In terms of the syntactical structure of the sentence, I think and need to is awkward—and may be causing some confusion.

For example, the following sentence (which follows the same structure as the sentence in the question) is strange and unidiomatic:

The apple is not fresh and it needs to be eaten.

It's not actually ungrammatical, but and isn't normally used in that way.

Because the two ideas are in contrast to each other (where one doesn't logically follow from the other), the more common conjunction is but:

The apple is not fresh, but it needs to be eaten.


Referring back to the original sentence—and putting additional emphasis on the subject of demands:

❔ Remember, too, that the words "I love you, I like being in a relationship with you. ..." are not demands and need to be said occasionally in any relationship.

✔ Remember, too, that the words "I love you, I like being in a relationship with you. ..." are not demands, but [they still do] need to be said occasionally in any relationship.

0

This is a use of passive voice; rather than saying "people need to say these words", the writer says "these words need to be said". Passive voice allows a writer to talk about an action without focusing on the person performing the action; in this case, the writer wants the focus to be on the words that they think should be said, rather than talking about who should say them. This is indeed common for "need to"; often, if something needs to be done, one will want to focus on the thing that needs to be done, rather than getting caught up in who needs to do it.

──────

### WRITTEN TASKS
- a) List every phrase that the final paragraph of the grammar passage places in quotation marks.
- b) Summarize the grammar passage in two sentences.
- c) Reproduce the grammar passage starting at the words "For example, the" and stopping after the words "in that way.".
Answer using only the grammar passage, without outside sources.

### DATA SUPPLIED
──────

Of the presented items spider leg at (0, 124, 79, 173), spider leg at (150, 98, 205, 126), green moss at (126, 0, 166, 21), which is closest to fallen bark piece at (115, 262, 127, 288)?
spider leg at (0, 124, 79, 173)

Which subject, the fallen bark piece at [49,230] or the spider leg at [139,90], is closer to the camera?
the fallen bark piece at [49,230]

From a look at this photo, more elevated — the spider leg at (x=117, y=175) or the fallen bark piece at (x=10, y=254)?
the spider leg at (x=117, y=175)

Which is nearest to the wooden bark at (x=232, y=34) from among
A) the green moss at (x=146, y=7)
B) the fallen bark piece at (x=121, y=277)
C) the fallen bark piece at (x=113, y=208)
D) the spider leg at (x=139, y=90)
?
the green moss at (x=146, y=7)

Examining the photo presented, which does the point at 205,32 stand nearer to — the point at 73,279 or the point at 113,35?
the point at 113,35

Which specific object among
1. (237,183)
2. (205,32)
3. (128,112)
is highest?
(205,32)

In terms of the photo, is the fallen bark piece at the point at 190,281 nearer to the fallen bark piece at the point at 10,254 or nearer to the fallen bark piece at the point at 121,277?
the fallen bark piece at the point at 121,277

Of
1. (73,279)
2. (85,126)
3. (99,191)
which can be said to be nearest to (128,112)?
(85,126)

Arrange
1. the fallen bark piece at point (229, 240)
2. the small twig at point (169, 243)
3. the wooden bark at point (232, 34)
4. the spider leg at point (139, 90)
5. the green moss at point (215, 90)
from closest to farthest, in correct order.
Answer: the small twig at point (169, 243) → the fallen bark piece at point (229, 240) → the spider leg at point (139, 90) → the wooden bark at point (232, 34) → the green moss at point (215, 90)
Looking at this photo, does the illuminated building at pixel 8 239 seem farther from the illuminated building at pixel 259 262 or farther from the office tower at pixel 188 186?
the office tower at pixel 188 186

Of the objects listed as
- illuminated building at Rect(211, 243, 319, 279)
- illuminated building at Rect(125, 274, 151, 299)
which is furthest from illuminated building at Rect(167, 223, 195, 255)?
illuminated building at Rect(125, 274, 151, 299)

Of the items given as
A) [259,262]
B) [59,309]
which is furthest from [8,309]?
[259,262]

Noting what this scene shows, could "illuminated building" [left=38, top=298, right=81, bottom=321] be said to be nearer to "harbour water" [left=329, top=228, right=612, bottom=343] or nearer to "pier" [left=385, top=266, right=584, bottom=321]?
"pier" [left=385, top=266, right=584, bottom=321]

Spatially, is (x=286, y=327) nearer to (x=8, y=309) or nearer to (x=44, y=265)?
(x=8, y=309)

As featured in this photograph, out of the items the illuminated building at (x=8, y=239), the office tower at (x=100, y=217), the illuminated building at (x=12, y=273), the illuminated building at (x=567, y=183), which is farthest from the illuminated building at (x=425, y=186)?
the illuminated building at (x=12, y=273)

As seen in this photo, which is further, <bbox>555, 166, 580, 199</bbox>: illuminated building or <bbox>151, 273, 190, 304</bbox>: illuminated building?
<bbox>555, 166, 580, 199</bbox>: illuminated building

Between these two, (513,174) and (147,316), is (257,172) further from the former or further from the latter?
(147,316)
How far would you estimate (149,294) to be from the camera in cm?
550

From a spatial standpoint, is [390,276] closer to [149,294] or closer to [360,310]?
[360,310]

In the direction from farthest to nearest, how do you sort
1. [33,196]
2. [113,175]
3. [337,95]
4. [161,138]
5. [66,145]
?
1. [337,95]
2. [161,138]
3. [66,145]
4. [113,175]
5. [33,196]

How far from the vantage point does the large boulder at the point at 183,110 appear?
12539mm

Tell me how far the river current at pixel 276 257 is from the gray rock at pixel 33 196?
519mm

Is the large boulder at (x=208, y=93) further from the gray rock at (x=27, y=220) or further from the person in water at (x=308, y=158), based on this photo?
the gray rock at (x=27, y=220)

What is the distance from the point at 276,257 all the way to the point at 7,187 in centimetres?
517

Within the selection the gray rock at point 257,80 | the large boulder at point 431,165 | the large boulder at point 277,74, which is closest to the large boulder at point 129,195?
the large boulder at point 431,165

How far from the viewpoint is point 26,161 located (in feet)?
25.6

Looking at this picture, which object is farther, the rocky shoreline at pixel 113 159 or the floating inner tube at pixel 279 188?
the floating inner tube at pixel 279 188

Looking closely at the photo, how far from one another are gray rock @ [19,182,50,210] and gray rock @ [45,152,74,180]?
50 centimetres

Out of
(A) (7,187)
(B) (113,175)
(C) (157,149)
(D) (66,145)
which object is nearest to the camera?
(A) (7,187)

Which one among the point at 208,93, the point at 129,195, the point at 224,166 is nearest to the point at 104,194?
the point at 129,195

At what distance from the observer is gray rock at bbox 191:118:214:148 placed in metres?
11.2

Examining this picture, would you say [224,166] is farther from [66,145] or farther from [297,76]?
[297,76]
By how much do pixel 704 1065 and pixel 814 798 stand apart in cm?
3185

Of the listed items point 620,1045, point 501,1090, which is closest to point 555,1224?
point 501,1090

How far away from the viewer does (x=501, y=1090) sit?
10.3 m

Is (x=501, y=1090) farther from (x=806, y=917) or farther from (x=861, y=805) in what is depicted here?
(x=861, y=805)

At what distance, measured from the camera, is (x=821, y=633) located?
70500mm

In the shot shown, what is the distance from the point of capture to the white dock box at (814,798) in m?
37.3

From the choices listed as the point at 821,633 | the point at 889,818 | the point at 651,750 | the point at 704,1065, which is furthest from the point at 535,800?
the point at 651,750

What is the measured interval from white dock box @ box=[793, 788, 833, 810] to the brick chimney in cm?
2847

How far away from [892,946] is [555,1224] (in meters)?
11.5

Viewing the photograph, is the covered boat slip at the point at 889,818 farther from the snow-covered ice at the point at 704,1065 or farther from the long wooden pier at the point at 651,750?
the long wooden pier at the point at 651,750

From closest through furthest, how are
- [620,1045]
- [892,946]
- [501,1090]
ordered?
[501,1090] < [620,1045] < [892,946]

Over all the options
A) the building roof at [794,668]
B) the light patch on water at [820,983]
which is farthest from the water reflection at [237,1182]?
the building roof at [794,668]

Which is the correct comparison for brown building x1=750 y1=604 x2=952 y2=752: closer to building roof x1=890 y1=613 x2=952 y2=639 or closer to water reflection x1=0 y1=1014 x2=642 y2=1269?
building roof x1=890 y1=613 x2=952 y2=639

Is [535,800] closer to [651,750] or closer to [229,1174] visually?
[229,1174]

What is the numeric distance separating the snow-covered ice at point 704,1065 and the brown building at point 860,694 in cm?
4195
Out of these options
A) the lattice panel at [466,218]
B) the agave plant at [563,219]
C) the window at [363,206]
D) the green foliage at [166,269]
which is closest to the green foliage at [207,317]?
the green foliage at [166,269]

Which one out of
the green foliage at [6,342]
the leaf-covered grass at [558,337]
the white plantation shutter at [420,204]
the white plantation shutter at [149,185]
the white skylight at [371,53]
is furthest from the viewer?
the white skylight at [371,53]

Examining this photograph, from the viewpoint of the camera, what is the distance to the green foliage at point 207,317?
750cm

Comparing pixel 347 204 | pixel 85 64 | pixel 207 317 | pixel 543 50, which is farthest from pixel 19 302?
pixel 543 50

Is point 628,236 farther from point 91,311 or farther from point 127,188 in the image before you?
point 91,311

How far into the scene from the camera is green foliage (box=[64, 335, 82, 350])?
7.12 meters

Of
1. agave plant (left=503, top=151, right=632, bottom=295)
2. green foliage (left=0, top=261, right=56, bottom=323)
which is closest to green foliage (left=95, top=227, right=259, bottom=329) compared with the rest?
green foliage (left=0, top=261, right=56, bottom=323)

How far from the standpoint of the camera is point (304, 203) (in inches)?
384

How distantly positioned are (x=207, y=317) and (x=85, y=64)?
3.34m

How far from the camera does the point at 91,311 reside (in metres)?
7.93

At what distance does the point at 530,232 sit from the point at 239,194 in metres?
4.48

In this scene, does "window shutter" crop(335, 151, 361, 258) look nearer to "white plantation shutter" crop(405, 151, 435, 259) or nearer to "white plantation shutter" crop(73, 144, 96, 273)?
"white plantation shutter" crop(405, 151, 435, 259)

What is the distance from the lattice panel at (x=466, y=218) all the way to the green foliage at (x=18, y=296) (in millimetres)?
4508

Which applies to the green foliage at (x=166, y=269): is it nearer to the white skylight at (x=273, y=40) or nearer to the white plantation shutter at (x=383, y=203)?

──────

### RESPONSES TO THE EXERCISE
- a)
- "people need to say these words"
- "these words need to be said"
- "need to"

- b) The grammar passage calls the "and need to" structure awkward but not ungrammatical, and says that "but" is the more common conjunction because the two ideas contrast. It also explains that "these words need to be said" is passive voice, which keeps the focus on the words rather than on who should say them, a pattern that is common with "need to."

- c)
For example, the following sentence (which follows the same structure as the sentence in the question) is strange and unidiomatic:

The apple is not fresh and it needs to be eaten.

It's not actually ungrammatical, but and isn't normally used in that way.